One of my biggest disappointments with University so far is that the textbooks we are forced to buy really are not that useful. Not to mention they are outrageously expensive. I can use a computer textbook in one class for example, but probably not any others. And the chances of me using it outside of school are rather slim, considering the content gets updates so frequently. But I guess things are not as bad as they could be as Larry Borsato notes:
For the past several months, McGraw-Hill Ryerson Ltd., one of the country’s largest publishers of university textbooks, has been quietly trying to coax companies into buying advertising space in their texts.
“Reach a hard to get target group where they spend all their parents’ money,” says a McGraw-Hill brochure touting its planned ads. “Do you really think 18-24 year olds see those on-campus magazine ads? Do you really think they could miss an ad that is placed in a very well-respected textbook?”
Considering I avoid assigned readings like the plague, I for one wouldn’t be seeing the ads. Seriously though, I don’t think advertisements have any place in a textbook. And as soon as the ads make it into the books, the flood gates are open. Consider a business textbook that features advertising by a company like McDonalds. What are the chances that the publishing company will use an example of McDonalds’ business in their textbook that doesn’t make the fast food chain look good? Especially if the publishing companies come to rely on ad dollars.
Everything about the idea spells bad news to me. Larry says that “if they want to give the textbooks to students for free then that’s fine.

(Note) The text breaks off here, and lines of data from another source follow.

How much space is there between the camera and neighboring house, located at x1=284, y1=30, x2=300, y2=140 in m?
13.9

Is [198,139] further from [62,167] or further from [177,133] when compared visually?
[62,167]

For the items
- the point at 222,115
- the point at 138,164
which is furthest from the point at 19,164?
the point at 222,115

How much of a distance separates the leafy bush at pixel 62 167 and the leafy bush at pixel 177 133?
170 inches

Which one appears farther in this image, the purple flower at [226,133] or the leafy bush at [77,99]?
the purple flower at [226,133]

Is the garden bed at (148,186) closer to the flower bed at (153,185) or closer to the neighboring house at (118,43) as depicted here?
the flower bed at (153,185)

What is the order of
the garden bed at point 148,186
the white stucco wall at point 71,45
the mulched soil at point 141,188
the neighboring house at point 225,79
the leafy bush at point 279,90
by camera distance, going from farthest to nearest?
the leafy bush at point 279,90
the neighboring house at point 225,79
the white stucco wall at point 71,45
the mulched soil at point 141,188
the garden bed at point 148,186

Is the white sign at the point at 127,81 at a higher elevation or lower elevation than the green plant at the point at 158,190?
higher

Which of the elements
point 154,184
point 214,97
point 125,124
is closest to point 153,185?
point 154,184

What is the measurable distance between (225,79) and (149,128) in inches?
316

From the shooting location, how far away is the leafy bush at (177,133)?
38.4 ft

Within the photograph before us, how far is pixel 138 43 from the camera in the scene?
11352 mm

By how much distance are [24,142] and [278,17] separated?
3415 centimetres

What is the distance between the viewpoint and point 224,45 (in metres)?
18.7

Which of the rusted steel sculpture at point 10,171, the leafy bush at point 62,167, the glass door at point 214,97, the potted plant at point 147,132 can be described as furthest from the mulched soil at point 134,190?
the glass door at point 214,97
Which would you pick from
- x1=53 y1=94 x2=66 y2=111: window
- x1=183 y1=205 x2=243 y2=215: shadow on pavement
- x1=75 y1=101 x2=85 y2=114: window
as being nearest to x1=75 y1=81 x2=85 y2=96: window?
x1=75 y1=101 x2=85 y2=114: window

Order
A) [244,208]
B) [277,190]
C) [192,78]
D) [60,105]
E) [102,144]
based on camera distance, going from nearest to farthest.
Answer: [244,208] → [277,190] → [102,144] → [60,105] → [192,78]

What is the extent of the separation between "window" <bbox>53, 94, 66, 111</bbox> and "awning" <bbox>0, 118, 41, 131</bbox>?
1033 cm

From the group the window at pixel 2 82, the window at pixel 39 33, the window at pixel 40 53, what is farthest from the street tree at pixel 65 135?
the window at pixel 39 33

But there’s no way that I’m paying $100 for a textbook full of ads, especially one the school forces me to buy.” I agree for the most part, I’d put up with advertising in order to get the books for free, but I don’t think the integrity of a textbook can be protected when money starts exchanging hands for page space.
So on the off chance that I actually choose to read my textbook, I’d rather know that what I am reading is there because the author thought it was important, not because advertising dollars paid for it to be written.